--- Data for the task Enclosed Below ---

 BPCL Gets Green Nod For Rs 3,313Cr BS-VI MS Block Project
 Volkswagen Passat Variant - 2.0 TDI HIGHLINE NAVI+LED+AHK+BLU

--- End of Enclosed Data for the task ---
--- Data for the task Enclosed Below ---

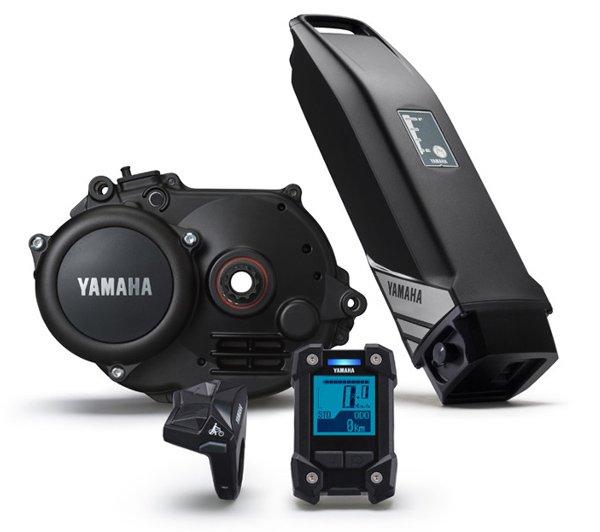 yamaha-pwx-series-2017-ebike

--- End of Enclosed Data for the task ---

Look in the material above for the line with "BPCL Gets Green" and the line with "Volkswagen Passat Variant", and transcribe exactly those lines and all lines between them, nothing more.

 BPCL Gets Green Nod For Rs 3,313Cr BS-VI MS Block Project
 Volkswagen Passat Variant - 2.0 TDI HIGHLINE NAVI+LED+AHK+BLU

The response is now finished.